*TEXTE*.
Note de lecture de Cetta Petrollo - traduite de l’italien par Silvia Guzzi

Ces sept poèmes d’amour font partie de l’œuvre poétique, inédite à ce jour, de Pier Francesco De Iulio.

L’amour, un thème, en poésie, à manipuler avec soin, en évitant les écueils du répertoire lyrique et de la complaisance.

Pier Francesco y réussit à la perfection, lui qui dissèque les vers comme autant de branches durcies par le temps et les passe au scalpel avec la précision du chirurgien, dans un savant origami qu’il plie, replie et déplie sous les yeux du lecteur.

L’objet d’amour est décortiqué et présenté comme « raison obtuse / assise entre tes jambes », l’amour est « substance dégradée », la mécanique est « orbitale », la compassion ne se déclare guère mais « invincible », « elle se tient, elle bat ».

Il est une frontière précise qui enserre cette poésie, une limite qui retient le débordement des émotions et les transforme en objets linguistiques qui s’élèvent dans un espace existentiel où, à bien y réfléchir, « il ne reste plus tant à vivre ».

Une opération courageuse que ces sept textes qui prennent le risque d’un nouveau voyage personnel et d’une quête vers d’autres langages pour le raconter.

Note de lecture de Silvia Guzzi

Rarement est dit ce que la négation contient d’affirmation. Les sept poèmes de Pier Francesco De Iulio creusent et empruntent des sillons parfois contradictoires, aux lectures multiples mais aux saveurs pourtant bien palpables. Dans un style reconnaissable à cette forme d’apesanteur élégante et sobre, il met en musique des airs à la fois nostalgiques et cruels, teintés d’une impétueuse vitalité.

Les rougeurs aigres qui illuminent çà et là ses tableaux sont autant d’instantanées. Le trait du pinceau est précis et ne se perd que lorsqu’il dessine ses figures géantes qui embrassent les abymes de la nature humaine pour en faire des bouquets de survie. Tentant d’aller au plus près des émotions, après en avoir gommé les tremblements, les vers se déploient – « sans aucune apparente / compassion » – dans une froideur désenchantée que l’on pourrait appeler pitié.

Impressionnants de justesse à l’aube de la maturité, ces poèmes posent le constat de l’impossibilité, du plus jamais, de l’anéantissement de cet amour-là et inaugurent un passage à « un autre temps / irrégulier / qui scande nos heures » dans un univers qui a les contours d’un engrenage qui blesse, l’apparence d’une « putain taciturne » et le son étouffé de « halètements au trépas ».

*VOS TÂCHES*.
1: Dans le texte sur les poèmes d'amour de Pier Francesco De Iulio, par qui la note de lecture de Cetta Petrollo a-t-elle été traduite de l'italien ?
2: Rédigez la suite du texte sur les poèmes d'amour de Pier Francesco De Iulio, en reprenant après sa dernière phrase.
Les lignes ci-dessous proviennent d'une source différente.

*DONNÉES FOURNIES*.
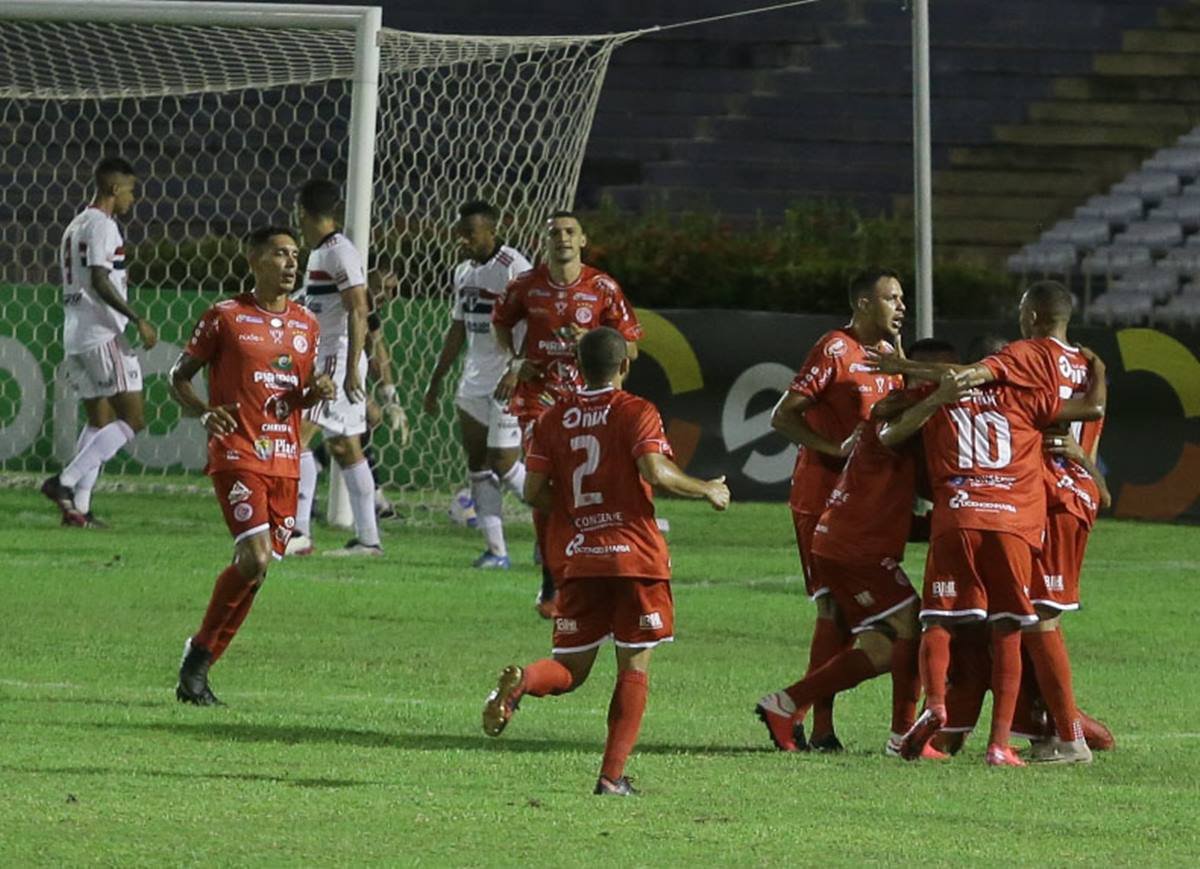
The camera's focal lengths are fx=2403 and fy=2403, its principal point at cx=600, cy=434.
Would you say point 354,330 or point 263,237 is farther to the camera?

*RÉPONSES PAR TÂCHE*.
1: Par Silvia Guzzi.

2:
Cioran n’est pas loin. Il y rôde tantôt l’empreinte du pessimisme et de la désillusion, tantôt celle de l’ironie apocalyptique. Car les syllogismes de l’amertume qui devraient anéantir toute idée de bonheur mènent à un détachement du réel tel qu’il en devient presque l’affirmation de la supériorité de la vie face à la mort : le mystère des corps, la passion et la volupté qu’ils suscitent constituent une raison de continuer à vivre ou en tout cas en nourrissent l’illusion. Une poétique qui, si elle ne finissait toujours en une lente mélancolie, serait presque positiviste.

Mouvement indolent, alternance entre la douleur de la vacuité et la tension vers la vie, la versification annonce un refus des sensibleries mièvres et des alanguissements amoureux. À en croire les grésillements flous « le long des fils du téléphone », il ne reste qu’à s’allonger face à la mer et à regarder les vagues, venir, lécher et se retirer, sans vouloir, ni pouvoir, ni même plus savoir : attendre « dans le saisissement du ressac / cette heure au fond de la mort » et laisser « un corps / sur un autre corps au hasard / venant corriger la distance ».

Une poétique de l’abandon ou une invitation à explorer les territoires du charnel qui cherche un nouveau langage comme si, pour s’en convaincre, il fallait dire la valeur du moment ultime dans ce qu’il recèle d’essentiel : « comme terres infinies / nous nourrissant ». Et pourtant, se hissant à la pointe de la contradiction, et dans un même élan, est posée la question de la lassitude – aussi et paradoxalement fruit de la prostitution de cet amour-là, celui de l’hypothèse de départ reniée - qui « ne demande rien en échange, / sinon à être oubliée ».

Parcours délicat dans les souvenirs, de l’enfance ou du père, le langage mêle et s’emmêle parfois. La timidité est évoquée sans peur de désuétude au même titre que l’ensanglantement de la mémoire. Ces sentiments sont à peine effleurés dans une pudeur qui force au silence « jusqu’à trouver congé ».

Un labyrinthe du désamour et un labyrinthe des amours qui ensemble se perdent, confondent, excluent et par là même, dans une ellipse insolente, reconnaissent et nomment ce « que nous continuons d’appeler / amour ».

« Tout enfant, j’ai senti dans mon cœur deux sentiments contradictoires : l’horreur de la vie et l’extase de la vie. C’est bien le fait d’un paresseux nerveux. », Charles Baudelaire, « Mon cœur mis à nu », 1887 (à titre posthume).

Pier Francesco De Iulio est né à Rome. Licencié es-lettres (lettres modernes) à L’Université « La Sapienza » de Rome, il s’occupe de communication et de formation en entreprise. Directeur éditorial de la revue en ligne Megachip.info, il est l’un des fondateurs de la chaîne d’information indépendante Pandora Tv.
Ses poèmes sont publiés sur des blogs et des revues littéraires et d’art en ligne (Bibbia d’Asfalto, Words Social Forum, Poetineranti et d’autres). Il travaille actuellement à son premier recueil de poèmes.
* De ces sept poèmes, quatre sont inédits, deux [c’è un tempo sospeso, capirai] ont été publiés par Bibbia d’Asfalto (n. 3, décembre 2014) et un [nell’urto della risacca] en ligne sur Words Social Forum.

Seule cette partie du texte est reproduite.